Chapter 6. Memorization methods
This chapter covers
- Building single-variable models
- Cross-validated variable selection
- Building basic multivariable models
- Starting with decision trees, nearest neighbor, and naive Bayes models
The simplest methods in data science are what we call memorization methods. These are methods that generate answers by returning a majority category (in the case of classification) or average value (in the case of scoring) of a subset of the original training data. These methods can vary from models depending on a single variable (similar to the analyst’s pivot table), to decision trees (similar to what are called business rules), to nearest neighbor and Naive Bayes methods.[1] In this chapter, you’ll learn how to use these memorization methods to solve classification problems (though the same techniques also work for scoring problems).
1 Be aware: memorization methods are a nonstandard classification of techniques that we’re using to organize our discussion.

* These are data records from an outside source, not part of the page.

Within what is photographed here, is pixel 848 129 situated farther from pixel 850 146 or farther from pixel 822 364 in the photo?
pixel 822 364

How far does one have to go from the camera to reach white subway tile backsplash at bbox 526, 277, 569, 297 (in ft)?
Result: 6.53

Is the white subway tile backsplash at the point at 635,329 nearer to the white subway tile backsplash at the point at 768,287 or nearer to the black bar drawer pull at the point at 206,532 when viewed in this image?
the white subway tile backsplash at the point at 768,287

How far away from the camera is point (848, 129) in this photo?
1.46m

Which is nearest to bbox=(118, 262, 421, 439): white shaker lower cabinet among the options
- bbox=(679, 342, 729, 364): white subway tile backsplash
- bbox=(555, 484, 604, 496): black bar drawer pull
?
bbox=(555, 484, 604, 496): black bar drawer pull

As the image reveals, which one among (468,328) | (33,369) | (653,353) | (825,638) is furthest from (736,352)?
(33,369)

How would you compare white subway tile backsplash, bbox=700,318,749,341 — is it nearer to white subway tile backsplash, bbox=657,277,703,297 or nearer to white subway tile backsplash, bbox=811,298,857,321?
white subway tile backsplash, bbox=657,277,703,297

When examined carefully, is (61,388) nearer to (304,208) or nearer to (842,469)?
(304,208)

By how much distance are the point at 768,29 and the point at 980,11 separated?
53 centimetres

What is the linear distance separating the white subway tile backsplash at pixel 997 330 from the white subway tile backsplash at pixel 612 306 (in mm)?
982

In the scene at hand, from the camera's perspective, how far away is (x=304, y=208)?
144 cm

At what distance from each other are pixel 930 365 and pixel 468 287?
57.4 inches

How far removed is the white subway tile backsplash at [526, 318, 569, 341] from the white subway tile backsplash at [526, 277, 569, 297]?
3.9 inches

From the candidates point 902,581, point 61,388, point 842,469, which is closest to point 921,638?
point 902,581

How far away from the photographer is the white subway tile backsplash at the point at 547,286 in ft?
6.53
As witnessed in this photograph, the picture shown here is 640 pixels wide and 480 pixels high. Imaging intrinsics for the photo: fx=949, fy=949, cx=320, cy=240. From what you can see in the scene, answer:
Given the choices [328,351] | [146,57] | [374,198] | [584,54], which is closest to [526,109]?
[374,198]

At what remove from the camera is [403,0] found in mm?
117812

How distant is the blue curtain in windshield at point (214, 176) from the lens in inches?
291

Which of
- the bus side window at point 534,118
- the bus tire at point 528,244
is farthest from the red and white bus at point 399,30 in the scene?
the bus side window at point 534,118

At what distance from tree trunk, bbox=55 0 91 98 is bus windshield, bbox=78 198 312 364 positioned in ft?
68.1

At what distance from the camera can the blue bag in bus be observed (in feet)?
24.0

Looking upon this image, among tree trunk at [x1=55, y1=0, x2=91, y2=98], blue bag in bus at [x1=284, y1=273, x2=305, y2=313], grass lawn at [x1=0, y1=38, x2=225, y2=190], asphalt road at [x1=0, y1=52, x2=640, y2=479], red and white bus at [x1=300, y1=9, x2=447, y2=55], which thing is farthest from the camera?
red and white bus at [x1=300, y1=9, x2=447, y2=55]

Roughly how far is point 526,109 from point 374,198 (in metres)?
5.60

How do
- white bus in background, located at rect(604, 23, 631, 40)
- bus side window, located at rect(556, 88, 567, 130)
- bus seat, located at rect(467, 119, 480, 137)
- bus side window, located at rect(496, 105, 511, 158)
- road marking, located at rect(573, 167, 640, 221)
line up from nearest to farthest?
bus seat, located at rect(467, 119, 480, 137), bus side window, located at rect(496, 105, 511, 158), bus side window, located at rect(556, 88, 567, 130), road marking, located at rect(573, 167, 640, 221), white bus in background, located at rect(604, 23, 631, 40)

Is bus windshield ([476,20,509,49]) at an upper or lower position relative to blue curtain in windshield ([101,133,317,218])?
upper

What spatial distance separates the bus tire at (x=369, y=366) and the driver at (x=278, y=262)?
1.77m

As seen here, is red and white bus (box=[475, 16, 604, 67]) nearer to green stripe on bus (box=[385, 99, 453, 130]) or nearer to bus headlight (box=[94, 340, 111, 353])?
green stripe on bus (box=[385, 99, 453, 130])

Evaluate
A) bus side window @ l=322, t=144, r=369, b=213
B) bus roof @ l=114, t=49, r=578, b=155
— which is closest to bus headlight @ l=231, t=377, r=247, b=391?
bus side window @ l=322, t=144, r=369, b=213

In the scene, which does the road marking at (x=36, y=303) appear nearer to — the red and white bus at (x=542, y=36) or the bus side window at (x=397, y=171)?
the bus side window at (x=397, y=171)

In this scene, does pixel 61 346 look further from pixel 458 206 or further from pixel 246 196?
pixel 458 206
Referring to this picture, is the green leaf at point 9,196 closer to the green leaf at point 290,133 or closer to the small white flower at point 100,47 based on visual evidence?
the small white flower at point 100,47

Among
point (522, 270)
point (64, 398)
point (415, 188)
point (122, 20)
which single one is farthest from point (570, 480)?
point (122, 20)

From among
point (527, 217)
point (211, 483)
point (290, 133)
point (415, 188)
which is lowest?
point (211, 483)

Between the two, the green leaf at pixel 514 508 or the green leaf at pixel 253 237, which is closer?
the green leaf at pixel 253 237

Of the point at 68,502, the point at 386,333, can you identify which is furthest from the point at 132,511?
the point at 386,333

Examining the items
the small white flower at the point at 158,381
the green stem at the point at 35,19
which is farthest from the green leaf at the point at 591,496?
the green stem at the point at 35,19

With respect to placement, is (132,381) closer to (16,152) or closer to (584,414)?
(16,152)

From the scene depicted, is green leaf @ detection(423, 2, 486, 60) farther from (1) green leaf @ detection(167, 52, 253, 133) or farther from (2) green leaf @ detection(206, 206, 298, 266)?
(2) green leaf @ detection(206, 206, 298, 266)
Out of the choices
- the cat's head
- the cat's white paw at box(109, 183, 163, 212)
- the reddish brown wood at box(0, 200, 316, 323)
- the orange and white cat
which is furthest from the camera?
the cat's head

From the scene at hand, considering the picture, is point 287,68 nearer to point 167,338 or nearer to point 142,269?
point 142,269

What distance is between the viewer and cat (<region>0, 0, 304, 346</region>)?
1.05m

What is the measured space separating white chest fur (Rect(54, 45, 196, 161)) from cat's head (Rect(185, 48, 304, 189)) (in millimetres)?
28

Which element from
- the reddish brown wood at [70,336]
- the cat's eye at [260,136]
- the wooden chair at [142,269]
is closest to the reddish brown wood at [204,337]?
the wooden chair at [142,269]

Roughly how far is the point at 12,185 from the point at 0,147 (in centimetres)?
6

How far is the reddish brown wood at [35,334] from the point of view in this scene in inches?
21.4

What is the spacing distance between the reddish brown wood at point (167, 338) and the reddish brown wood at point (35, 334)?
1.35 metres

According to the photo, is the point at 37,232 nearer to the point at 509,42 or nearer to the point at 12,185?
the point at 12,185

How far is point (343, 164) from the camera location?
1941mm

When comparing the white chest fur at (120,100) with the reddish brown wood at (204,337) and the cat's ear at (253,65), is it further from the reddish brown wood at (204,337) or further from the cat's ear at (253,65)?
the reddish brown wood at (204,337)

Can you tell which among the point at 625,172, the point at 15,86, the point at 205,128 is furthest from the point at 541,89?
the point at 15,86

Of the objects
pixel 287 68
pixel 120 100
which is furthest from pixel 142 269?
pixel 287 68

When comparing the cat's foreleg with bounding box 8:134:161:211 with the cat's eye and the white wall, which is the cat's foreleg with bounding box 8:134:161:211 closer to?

We’ll demonstrate all of the techniques in this chapter on the KDD Cup 2009 dataset as our example dataset. The Conference on Knowledge Discovery and Data Mining (KDD) is the premier conference on machine learning methods. Every year KDD hosts a data mining cup, where teams analyze a dataset and then are ranked against each other. The KDD Cup is a huge deal and the inspiration for the famous Netflix Prize and even Kaggle competitions.